All of which is to say: Apple has its work cut out for it here. The company is careful about their near-term ambitions. Gurman reported last month that the company initially hoped to sell 3 million units a year out of the gate, but it has slashed that to 1 million. “By comparison, the company sells more than 200 million iPhones a year.”) Eventually, though, the company envisions a world where knowledge workers wear headsets like this all day.

That isn’t going to happen soon. The design and appearance of the headsets make them seem too bulky and short on battery life, while the reported design makes them seem too compromises to attract the most enthusiastic early Adopters. That, coupled with the lack of a killer app, suggest the Reality Pro will benefit Apple more as a reason to lure customers into the demo area at the company’s retail stores than as a business on the level of the iPhone.

The launch of the $1,500 Meta Quest Pro last year was intended to expand the market for headsets beyond the gaming uses that make up most of the time people spend with them. There has been a lackluster response to features like virtual desktops and virtual conference rooms. (On an early episode of Hard Fork, we convened in one of those VR conference rooms; I remember the experience primarily for how difficult it was to get everyone’s setup working.)

It has now been almost two years since Mark Zuckerberg, in an interview with me, announced that the company then called Facebook would pivot into building the metaverse. A year and a half into the pandemic, with hundreds of millions of people still keeping close to home and away from the office, the move was perfectly timed. Video chat and digital entertainment were the only ways to connect with other people. It was not much of a stretch to assume that eventually, next-generation hardware and software would both radically improve those experiences and command more of our time as they did so.

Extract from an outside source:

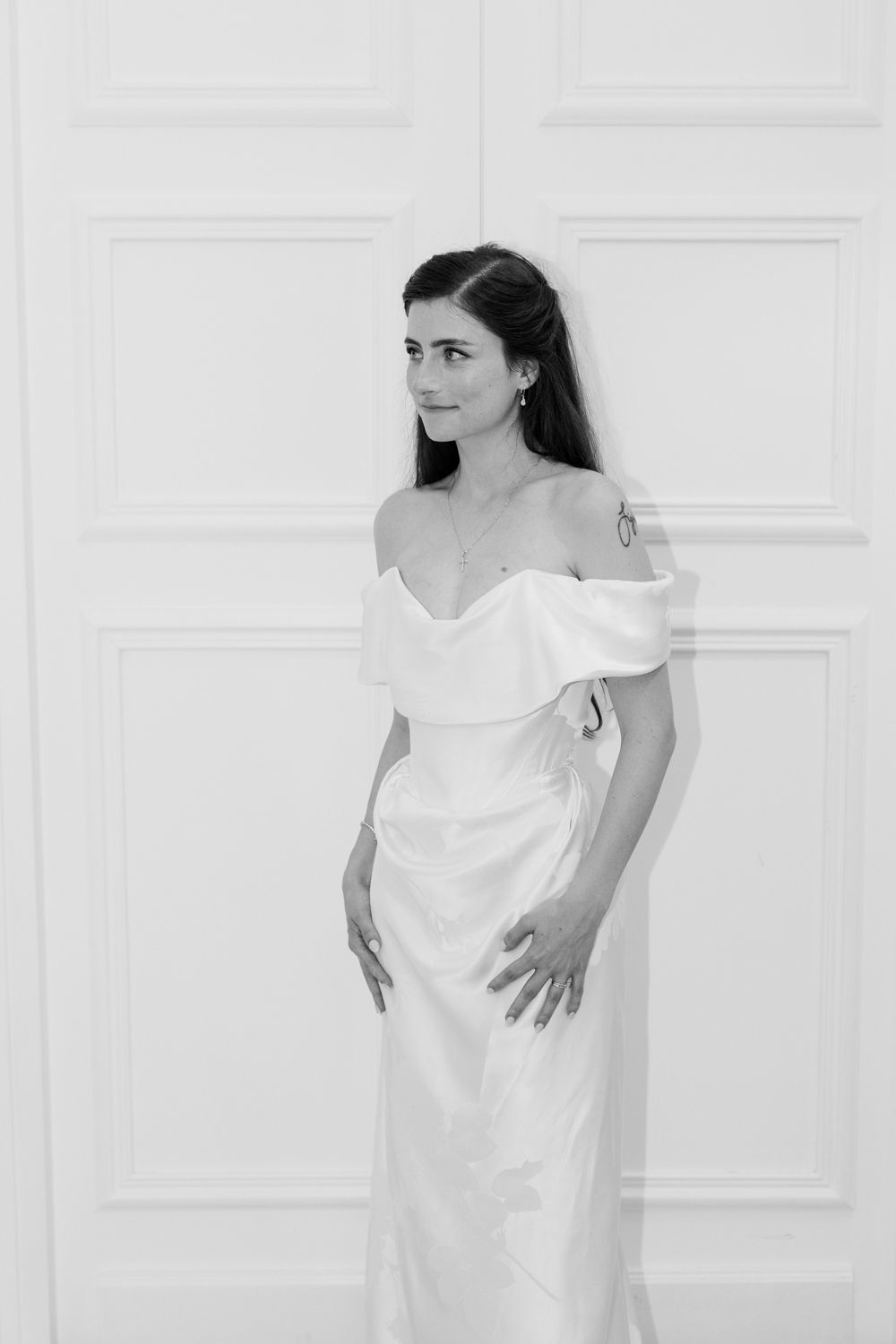 Black and white photograph series showing a white flowing dress against a light background in different poses and angles.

A lot has changed since 2021, though. The rebirth of the world has waned enthusiasm for some kinds of digital experiences. Zoom, which served as a kind of proxy for investors’ belief in internet-enabled productivity, peaked at $559 per share in October 2020 — and today trades at $67.83. There are vast, interdependent worlds that have captured the attention of Roblox and Fortnite, but don’t come with 2D experiences. (Roblox stock is also now worth less than a third of its peak price.)

One of the great gifts of the past six months is that it has shown us what an exciting time it is when consumers are excited about something. ChatGPT is a product people bring up to me in everyday life before they even find out I’m a tech reporter; roughly seven months after launch, 12 percent of Americans have already used it for work. There’s something deeply funny about the fact that, after billions of dollars spent hyping up VR and crypto, the product that actually captivated the world’s attention again was a text box.

All that said: Monday won’t be the right time to judge whether Apple has succeeded or failed. It won’t be the day that the Reality Pro goes on sale. From the iPhone to the Apple Watch, the company’s 1.0 launches often arrive with obvious limitations. Only through continuous iteration and support from third party developers will the company’s devices break through. I waited to buy an Apple Watch until the Series 5, the first model that had an always-on display. I can never imagine not having the device on my wrist. Last year the division made a huge amount of money. It made it to there.

Whatever hurdles it has to overcome, Apple usually gets hardware right in the end. The thing to keep in mind on Monday is that, in this case, the end is still a long time away.